Marriott’s research revealed Feigenbaum had been a merchant seaman and had worked for the Norddeutsche Line, which owned the Reiher.
“There was a strong connection there ... Once I started to widen the net, I found there was a number of unsolved, Ripper-like murders in Germany between 1889 and 1894 in addition to others in and around Whitechapel - outside of the original five women who everybody believed were the only victims, and other Ripper-like murders in and around the New York area,” he says.
He went to the Bremen archives to check crew lists for the Norddeutsche vessels – and was frustrated to discover that the key records had gone missing.
“All the other records were there, but the crew lists for this vessel that relate to the three months of the Ripper murders in the UK were all missing.”
However, he did find records showing that Feigenbaum had been working for the Norddeutsche Line for “many, many years,” he says.
William Sanford Lawton, the New York lawyer who defended Feigenbaum in the Hoffmann murder, later said that while on death row, Feigenbaum admitted being a pathological killer and mutilator of women.

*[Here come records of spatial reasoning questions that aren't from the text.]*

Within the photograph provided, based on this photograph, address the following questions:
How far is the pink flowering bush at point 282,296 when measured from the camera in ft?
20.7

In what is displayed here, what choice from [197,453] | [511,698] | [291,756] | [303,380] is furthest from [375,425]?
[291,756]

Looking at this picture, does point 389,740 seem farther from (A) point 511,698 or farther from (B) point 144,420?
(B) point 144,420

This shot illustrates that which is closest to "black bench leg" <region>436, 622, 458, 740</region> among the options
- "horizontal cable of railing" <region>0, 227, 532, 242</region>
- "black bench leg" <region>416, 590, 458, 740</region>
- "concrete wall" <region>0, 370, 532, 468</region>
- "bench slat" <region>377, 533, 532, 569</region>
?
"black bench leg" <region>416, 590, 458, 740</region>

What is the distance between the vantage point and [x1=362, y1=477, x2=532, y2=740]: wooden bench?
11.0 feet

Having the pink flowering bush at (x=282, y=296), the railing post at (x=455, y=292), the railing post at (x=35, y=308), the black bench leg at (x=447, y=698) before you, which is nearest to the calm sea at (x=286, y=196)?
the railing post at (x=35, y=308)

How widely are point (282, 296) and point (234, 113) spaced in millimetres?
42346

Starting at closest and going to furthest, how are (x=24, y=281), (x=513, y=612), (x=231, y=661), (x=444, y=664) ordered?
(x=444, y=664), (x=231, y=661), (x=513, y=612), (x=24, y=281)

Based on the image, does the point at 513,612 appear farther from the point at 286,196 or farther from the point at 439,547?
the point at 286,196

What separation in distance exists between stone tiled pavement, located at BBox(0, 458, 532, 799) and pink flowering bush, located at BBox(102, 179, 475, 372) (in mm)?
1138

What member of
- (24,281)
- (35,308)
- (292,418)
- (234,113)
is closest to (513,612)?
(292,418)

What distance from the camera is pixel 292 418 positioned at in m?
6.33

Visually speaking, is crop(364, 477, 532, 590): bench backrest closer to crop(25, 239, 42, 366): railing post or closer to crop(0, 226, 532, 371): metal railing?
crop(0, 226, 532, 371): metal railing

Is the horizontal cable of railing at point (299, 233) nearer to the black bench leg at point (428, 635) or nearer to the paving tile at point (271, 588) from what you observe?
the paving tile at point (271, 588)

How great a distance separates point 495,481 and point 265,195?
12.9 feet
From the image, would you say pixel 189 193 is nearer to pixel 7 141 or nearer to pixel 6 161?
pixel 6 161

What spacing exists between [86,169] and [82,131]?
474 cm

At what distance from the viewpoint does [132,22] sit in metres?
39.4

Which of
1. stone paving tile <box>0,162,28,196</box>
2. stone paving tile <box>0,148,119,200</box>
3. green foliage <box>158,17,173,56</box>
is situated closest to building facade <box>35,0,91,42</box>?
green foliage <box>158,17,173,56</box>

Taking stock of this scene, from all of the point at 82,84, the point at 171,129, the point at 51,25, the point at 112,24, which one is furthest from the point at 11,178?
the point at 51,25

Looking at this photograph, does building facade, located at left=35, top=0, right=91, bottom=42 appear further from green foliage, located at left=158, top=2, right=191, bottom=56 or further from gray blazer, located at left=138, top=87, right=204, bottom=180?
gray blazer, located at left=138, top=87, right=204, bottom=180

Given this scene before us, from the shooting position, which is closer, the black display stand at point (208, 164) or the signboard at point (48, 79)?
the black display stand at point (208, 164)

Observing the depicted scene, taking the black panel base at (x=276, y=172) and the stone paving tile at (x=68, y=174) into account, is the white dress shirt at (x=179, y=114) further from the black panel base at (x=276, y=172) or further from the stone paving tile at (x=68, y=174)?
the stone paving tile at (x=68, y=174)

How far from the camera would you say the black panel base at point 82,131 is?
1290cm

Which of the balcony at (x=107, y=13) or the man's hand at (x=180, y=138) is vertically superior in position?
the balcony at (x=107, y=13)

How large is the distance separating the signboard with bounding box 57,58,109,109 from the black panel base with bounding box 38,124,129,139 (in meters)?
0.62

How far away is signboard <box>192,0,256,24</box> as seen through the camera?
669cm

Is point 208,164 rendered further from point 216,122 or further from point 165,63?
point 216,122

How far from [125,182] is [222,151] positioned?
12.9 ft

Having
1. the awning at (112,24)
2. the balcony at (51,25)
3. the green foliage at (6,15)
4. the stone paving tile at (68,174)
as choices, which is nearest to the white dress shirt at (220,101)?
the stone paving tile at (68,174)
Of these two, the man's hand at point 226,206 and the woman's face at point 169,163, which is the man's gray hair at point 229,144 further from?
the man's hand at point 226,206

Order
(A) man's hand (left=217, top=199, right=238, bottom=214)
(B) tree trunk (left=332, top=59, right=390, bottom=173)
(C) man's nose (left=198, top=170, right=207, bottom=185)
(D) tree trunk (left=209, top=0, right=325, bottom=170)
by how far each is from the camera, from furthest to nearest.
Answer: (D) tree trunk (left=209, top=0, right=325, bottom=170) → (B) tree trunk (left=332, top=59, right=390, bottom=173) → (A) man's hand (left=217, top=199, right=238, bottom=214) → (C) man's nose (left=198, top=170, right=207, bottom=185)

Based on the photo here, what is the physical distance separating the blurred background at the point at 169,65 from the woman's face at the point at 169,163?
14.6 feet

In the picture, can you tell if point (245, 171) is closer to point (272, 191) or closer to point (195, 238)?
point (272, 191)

Lawton made the connection with the Ripper, conducted some inquiries and was quoted in newspapers in 1896 saying he could put Feigenbaum in Whitechapel at the times of the five murders.
The unasked question
“Sadly, the press never asked the $64,000 question, ‘What were those inquiries?’” Marriott says.
One possibility is that Lawton found the Bremen maritime records for the Reiher and removed them, he says.
Marriott had an advantage over other Ripper sleuths in that he started with a genuinely open mind and approached the case like any modern murder inquiry. He eliminated suspects considered “prime” and broadened the inquiry to consider others who fit the facts, he says.
This even included eliminating at least one of the five murders assumed to be the Ripper, based on the characteristics of the crimes.
“One, the murder of Elizabeth Stride, was definitely not the work of the Ripper and there are major question marks surrounding the murder of Mary Kelly as well,” he said.
Of course the debate will go on. Marriott admits that no theory is watertight, but had the police considered the merchant seaman theory, they would have come to the same conclusion as Marriott and would have been in a better position to solve the crime. Modern police would, for instance, have established a similarity with the New York murders and sent somebody over to interview Feigenbaum before he was executed.
He also says he has found new documentary evidence that he is still examining, and hopes that publicity in Germany may encourage descendants of Feigenbaum’s to come forward with information.
“This has always had a worldwide following and it will continue to do so,” he says.
“There’s quite a lot to suggest Feigenbaum was involved in these murders. We can’t say 100 percent. But Feigenbaum is the prime suspect for these murders because there is more evidence that points to him than to any other suspect.”